What this task involves — Leave the pictures behind and repeat all the entries exactly.

Input material —
━━━━━━━━━━━━━━━━
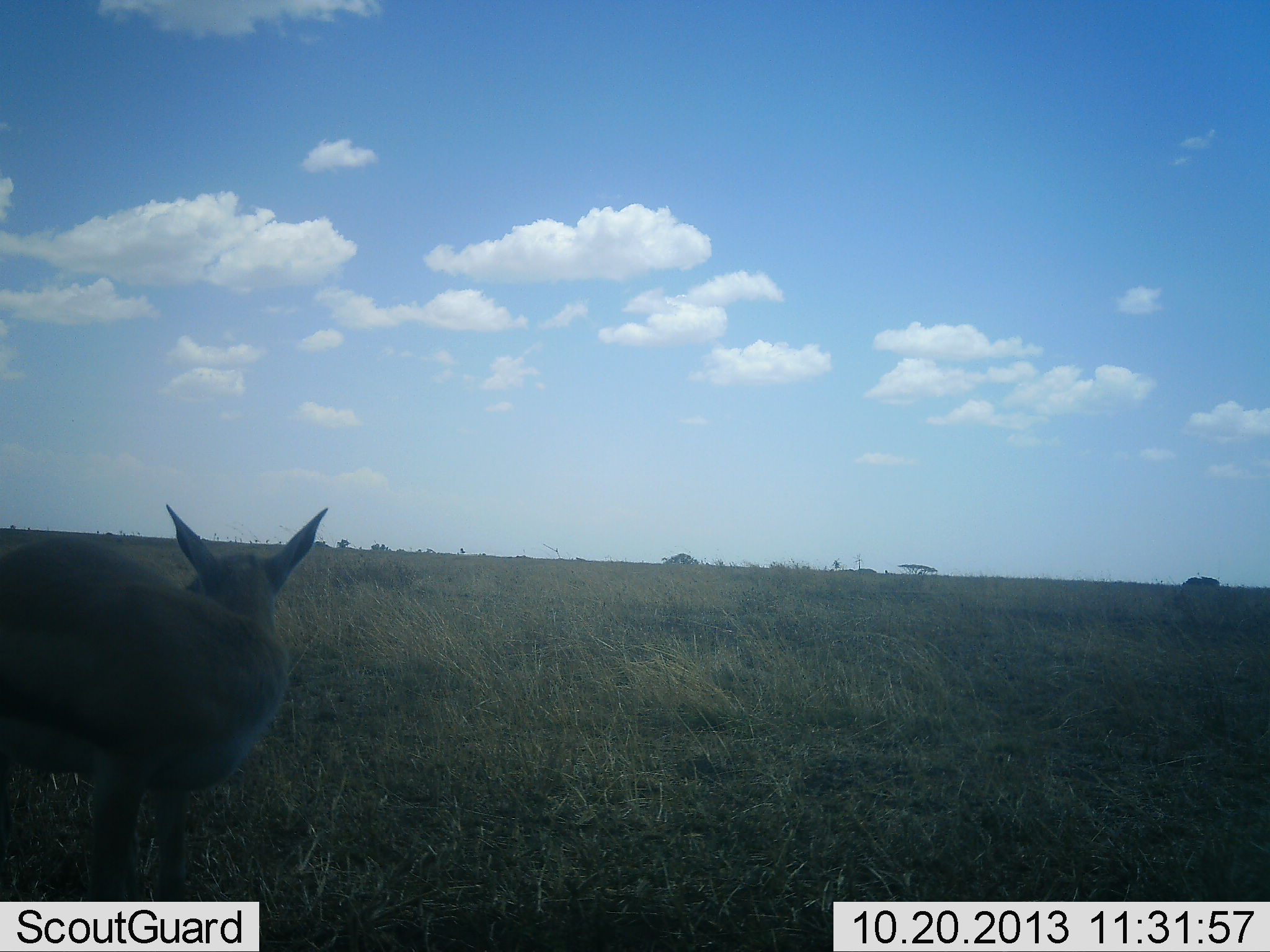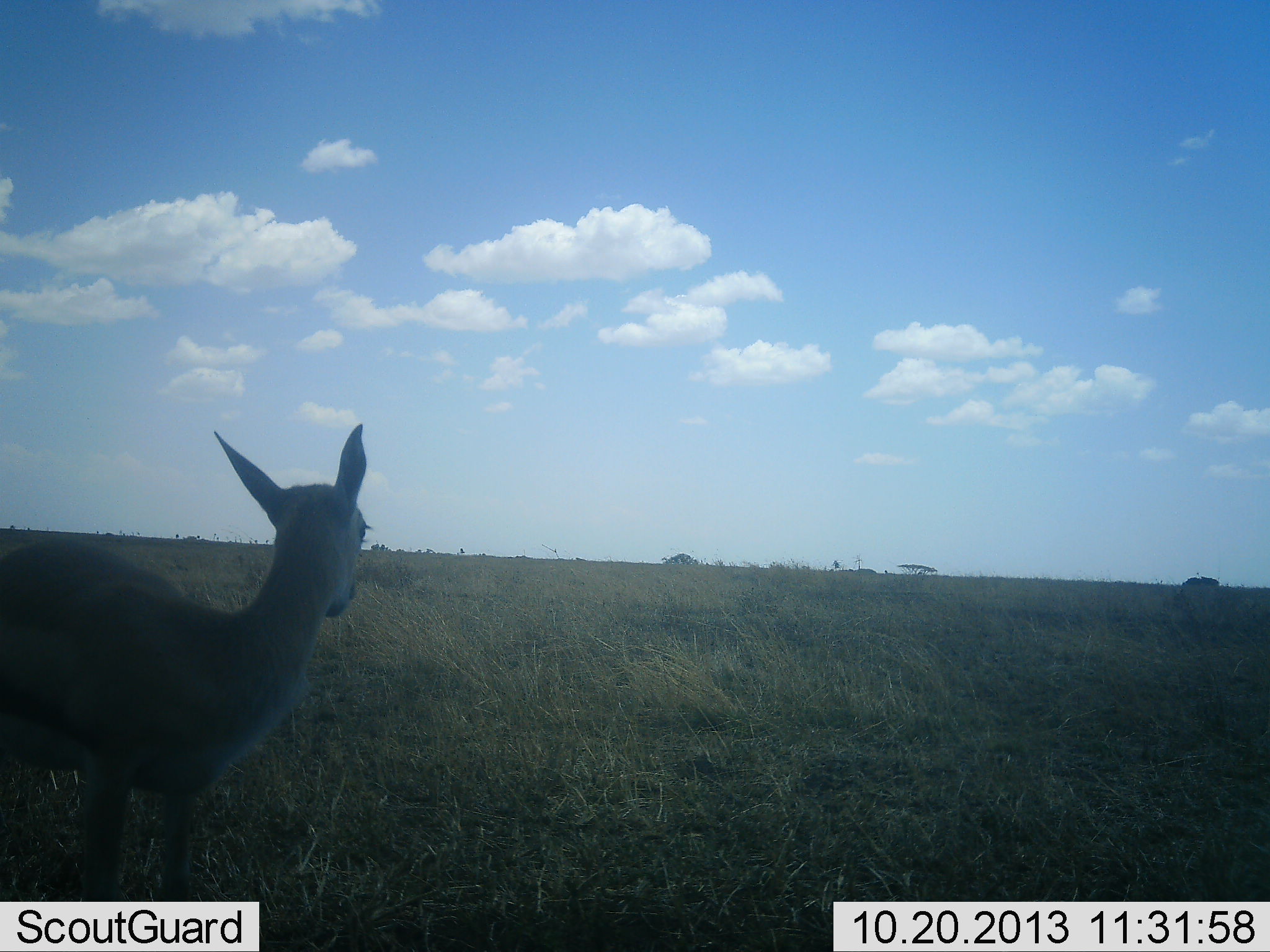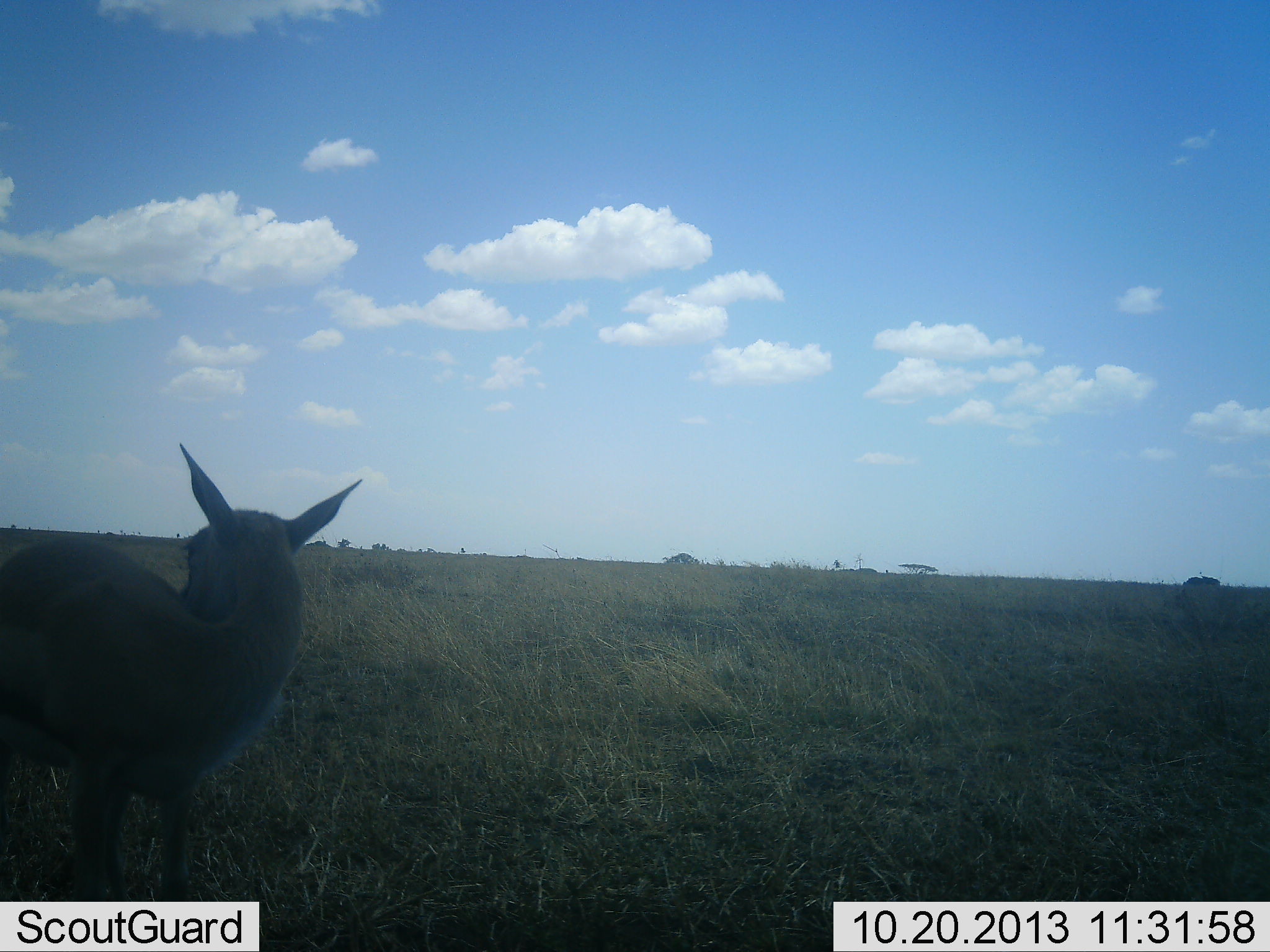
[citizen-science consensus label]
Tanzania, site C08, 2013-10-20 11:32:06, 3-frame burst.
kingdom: Animalia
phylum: Chordata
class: Mammalia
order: Artiodactyla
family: Bovidae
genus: Eudorcas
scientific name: Eudorcas thomsonii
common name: thomson's gazelle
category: gazellethomsons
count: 1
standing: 100%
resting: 0%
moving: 5%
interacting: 0%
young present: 5%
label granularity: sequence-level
━━━━━━━━━━━━━━━━
Output for this task —
[citizen-science consensus label]
Tanzania, site C08, 2013-10-20 11:32:06, 3-frame burst.
kingdom: Animalia
phylum: Chordata
class: Mammalia
order: Artiodactyla
family: Bovidae
genus: Eudorcas
scientific name: Eudorcas thomsonii
common name: thomson's gazelle
category: gazellethomsons
count: 1
standing: 100%
resting: 0%
moving: 5%
interacting: 0%
young present: 5%
label granularity: sequence-level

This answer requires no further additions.